● **ASSIGNED TASK**
All the entries that follow must be written out again exactly.

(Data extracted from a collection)
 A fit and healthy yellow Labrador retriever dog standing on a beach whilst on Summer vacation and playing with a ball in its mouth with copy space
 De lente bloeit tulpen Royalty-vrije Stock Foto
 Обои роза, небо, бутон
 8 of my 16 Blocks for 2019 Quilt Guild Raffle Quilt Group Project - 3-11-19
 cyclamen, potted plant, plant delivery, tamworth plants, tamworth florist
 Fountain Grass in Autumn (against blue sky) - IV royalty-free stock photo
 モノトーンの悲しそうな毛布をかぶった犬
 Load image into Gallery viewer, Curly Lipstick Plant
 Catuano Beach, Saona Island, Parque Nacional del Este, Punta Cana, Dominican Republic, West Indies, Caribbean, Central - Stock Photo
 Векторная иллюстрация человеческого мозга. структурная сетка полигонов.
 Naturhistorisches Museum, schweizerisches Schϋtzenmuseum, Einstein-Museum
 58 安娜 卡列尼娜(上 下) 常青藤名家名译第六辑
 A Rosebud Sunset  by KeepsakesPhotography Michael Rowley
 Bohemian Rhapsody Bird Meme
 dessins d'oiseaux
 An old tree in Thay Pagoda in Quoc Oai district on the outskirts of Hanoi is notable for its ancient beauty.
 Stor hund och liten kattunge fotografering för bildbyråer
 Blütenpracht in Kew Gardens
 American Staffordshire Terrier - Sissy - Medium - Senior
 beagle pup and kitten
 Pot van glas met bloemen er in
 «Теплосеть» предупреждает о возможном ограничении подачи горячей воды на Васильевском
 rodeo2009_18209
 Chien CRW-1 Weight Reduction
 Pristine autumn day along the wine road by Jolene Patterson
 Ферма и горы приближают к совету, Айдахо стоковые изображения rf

● **OUTPUT OF THE TASK**
 A fit and healthy yellow Labrador retriever dog standing on a beach whilst on Summer vacation and playing with a ball in its mouth with copy space
 De lente bloeit tulpen Royalty-vrije Stock Foto
 Обои роза, небо, бутон
 8 of my 16 Blocks for 2019 Quilt Guild Raffle Quilt Group Project - 3-11-19
 cyclamen, potted plant, plant delivery, tamworth plants, tamworth florist
 Fountain Grass in Autumn (against blue sky) - IV royalty-free stock photo
 モノトーンの悲しそうな毛布をかぶった犬
 Load image into Gallery viewer, Curly Lipstick Plant
 Catuano Beach, Saona Island, Parque Nacional del Este, Punta Cana, Dominican Republic, West Indies, Caribbean, Central - Stock Photo
 Векторная иллюстрация человеческого мозга. структурная сетка полигонов.
 Naturhistorisches Museum, schweizerisches Schϋtzenmuseum, Einstein-Museum
 58 安娜 卡列尼娜(上 下) 常青藤名家名译第六辑
 A Rosebud Sunset  by KeepsakesPhotography Michael Rowley
 Bohemian Rhapsody Bird Meme
 dessins d'oiseaux
 An old tree in Thay Pagoda in Quoc Oai district on the outskirts of Hanoi is notable for its ancient beauty.
 Stor hund och liten kattunge fotografering för bildbyråer
 Blütenpracht in Kew Gardens
 American Staffordshire Terrier - Sissy - Medium - Senior
 beagle pup and kitten
 Pot van glas met bloemen er in
 «Теплосеть» предупреждает о возможном ограничении подачи горячей воды на Васильевском
 rodeo2009_18209
 Chien CRW-1 Weight Reduction
 Pristine autumn day along the wine road by Jolene Patterson
 Ферма и горы приближают к совету, Айдахо стоковые изображения rf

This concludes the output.